Departments of Psychology (Kolitz, Vanderploeg) and Psychiatry (Vanderploeg,
Curtiss), University of South Florida, Tampa, FL; the James A. Haley Veterans
Affairs Medical Center (Vanderploeg, Curtiss), Tampa, FL; and the Defense
and Veterans Head Injury Program (Vanderploeg, Curtiss), Tampa, FL.
OBJECTIVE:
To describe the development and initial validation of a neurobehavioral outcome measure, the Key Behaviors Change Inventory (KBCI), for individuals with traumatic brain injury (TBI).
DESIGN:
Scale construction and development, and validity study.
SETTING:
Large state university and postal survey.
PARTICIPANTS:
Seventy-five volunteer undergraduate students and 25 volunteer collateral informants of individuals with TBI participated in the item-analysis phase.

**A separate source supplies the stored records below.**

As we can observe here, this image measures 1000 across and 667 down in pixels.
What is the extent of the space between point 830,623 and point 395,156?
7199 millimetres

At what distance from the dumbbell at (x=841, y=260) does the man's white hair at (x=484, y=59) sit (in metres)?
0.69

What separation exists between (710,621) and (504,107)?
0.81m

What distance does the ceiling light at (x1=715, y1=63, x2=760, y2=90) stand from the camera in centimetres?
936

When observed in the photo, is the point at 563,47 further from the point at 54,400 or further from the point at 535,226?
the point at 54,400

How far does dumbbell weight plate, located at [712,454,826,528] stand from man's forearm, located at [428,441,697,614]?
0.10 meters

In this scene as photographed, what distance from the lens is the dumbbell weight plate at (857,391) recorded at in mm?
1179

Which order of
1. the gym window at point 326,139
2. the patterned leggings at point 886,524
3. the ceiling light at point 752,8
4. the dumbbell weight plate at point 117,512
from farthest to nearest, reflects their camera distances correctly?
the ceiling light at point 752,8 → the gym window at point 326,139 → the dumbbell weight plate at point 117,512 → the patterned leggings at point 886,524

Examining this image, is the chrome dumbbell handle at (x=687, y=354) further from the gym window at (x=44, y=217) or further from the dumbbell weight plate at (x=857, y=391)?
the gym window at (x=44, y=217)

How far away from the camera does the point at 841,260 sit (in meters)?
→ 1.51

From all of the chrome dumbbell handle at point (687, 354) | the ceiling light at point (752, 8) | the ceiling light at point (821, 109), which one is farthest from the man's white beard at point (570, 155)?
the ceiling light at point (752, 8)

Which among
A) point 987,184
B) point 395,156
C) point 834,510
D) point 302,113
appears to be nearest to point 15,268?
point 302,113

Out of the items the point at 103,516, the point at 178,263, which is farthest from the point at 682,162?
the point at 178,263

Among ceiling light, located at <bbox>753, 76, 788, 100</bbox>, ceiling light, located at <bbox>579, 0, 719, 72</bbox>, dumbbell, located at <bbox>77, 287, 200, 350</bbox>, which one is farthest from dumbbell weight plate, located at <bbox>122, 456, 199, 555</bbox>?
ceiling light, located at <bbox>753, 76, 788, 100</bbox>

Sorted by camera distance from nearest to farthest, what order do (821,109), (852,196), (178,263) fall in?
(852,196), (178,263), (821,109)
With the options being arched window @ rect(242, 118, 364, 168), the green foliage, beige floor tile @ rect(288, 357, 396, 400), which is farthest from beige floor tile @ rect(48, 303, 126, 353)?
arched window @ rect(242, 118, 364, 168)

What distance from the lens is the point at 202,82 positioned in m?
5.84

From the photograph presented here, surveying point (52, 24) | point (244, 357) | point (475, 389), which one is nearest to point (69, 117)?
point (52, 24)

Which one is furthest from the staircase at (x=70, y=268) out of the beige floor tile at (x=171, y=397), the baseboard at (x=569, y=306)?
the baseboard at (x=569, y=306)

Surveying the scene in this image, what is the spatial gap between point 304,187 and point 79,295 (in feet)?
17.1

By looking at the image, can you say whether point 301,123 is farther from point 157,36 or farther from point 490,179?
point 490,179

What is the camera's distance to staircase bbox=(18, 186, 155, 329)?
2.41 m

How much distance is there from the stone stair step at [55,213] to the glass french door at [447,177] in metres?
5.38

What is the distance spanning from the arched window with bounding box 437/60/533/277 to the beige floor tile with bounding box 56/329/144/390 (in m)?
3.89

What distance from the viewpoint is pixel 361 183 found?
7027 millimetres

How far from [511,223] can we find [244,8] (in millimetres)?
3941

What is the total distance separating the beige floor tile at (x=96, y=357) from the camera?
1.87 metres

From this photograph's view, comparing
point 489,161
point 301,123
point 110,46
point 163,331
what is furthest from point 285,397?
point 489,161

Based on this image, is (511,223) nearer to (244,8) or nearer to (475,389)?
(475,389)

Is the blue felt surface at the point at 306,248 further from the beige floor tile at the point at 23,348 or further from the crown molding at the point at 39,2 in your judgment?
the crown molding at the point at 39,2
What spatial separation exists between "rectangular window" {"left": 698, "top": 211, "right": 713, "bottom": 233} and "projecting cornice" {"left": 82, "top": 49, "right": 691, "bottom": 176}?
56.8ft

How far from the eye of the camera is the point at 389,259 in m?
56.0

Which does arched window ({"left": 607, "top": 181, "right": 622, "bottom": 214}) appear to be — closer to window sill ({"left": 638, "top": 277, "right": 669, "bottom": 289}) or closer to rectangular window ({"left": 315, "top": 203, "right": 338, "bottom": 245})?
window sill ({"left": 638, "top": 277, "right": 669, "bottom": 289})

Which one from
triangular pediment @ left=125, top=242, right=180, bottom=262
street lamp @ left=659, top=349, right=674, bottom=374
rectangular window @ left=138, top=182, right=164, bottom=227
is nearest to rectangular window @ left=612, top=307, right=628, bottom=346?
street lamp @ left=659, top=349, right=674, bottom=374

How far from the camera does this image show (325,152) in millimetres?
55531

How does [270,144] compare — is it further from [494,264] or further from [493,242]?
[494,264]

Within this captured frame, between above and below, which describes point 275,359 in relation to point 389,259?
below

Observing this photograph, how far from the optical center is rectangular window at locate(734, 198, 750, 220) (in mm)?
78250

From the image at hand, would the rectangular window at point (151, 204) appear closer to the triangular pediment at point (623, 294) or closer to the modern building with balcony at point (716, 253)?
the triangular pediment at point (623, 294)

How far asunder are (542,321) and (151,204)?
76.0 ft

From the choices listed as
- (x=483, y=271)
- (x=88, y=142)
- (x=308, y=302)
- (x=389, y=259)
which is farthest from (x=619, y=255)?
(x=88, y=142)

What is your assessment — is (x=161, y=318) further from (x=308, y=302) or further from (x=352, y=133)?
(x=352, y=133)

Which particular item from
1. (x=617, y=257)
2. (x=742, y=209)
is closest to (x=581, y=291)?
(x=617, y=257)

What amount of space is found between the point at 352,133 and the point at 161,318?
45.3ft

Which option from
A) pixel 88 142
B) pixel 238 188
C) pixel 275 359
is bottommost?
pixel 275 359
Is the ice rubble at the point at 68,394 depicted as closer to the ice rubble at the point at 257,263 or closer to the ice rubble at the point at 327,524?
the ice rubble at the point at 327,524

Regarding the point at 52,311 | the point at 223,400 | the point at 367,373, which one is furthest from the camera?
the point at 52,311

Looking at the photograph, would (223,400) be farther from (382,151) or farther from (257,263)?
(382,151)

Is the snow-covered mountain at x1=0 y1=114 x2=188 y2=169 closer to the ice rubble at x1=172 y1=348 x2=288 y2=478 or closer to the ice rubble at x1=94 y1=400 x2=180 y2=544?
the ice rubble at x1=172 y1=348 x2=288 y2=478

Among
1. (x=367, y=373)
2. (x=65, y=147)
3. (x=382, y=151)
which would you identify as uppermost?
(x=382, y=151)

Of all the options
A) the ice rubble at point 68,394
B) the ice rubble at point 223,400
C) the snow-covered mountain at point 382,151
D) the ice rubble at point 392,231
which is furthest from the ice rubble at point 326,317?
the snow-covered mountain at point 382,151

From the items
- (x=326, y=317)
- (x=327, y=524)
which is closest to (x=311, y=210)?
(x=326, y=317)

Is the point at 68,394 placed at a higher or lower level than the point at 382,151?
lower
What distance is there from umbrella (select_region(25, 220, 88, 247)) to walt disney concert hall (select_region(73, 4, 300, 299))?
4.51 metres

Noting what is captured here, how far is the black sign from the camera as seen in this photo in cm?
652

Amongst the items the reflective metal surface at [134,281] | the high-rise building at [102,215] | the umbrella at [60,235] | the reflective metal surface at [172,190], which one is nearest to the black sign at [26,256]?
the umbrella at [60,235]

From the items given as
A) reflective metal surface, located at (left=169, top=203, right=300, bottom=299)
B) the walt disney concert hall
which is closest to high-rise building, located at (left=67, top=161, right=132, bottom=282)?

Thirty members of the Brain Injury Association and 20 members of the National Multiple Sclerosis Society rated both an identified patient and an age- and gender-equated control in the validation phase.
INTERVENTIONS:
Not applicable.
MAIN OUTCOME MEASURES:
Content validity was examined through expert panel item sorts.
Scale internal consistencies were examined with the Cronbach alpha.
Construct validity was examined by comparing scale elevations between controls and 2 neurologic groups.
RESULTS:
Item-analysis procedures resulted in 8 scales of 8 items each: inattention, impulsivity, unawareness of problems, apathy, interpersonal difficulties, communication problems, somatic difficulties, and emotional adjustment.
Internal consistency reliability coefficients ranged from.82 to.91.
Multivariate analysis of variance revealed significant (P</=.001) differences in scale elevations among TBI, multiple sclerosis (MS), and control groups.
The TBI and MS groups scored significantly higher than the control group on all scales; a subset of KBCI scales discriminated between the 2 neurologic groups.
CONCLUSION:
The KBCI was both sensitive and specific to typical behavioral changes after TBI, thus supporting its usefulness in rehabilitation settings.
Cross-validation and development of a normative database are future steps necessary in its development.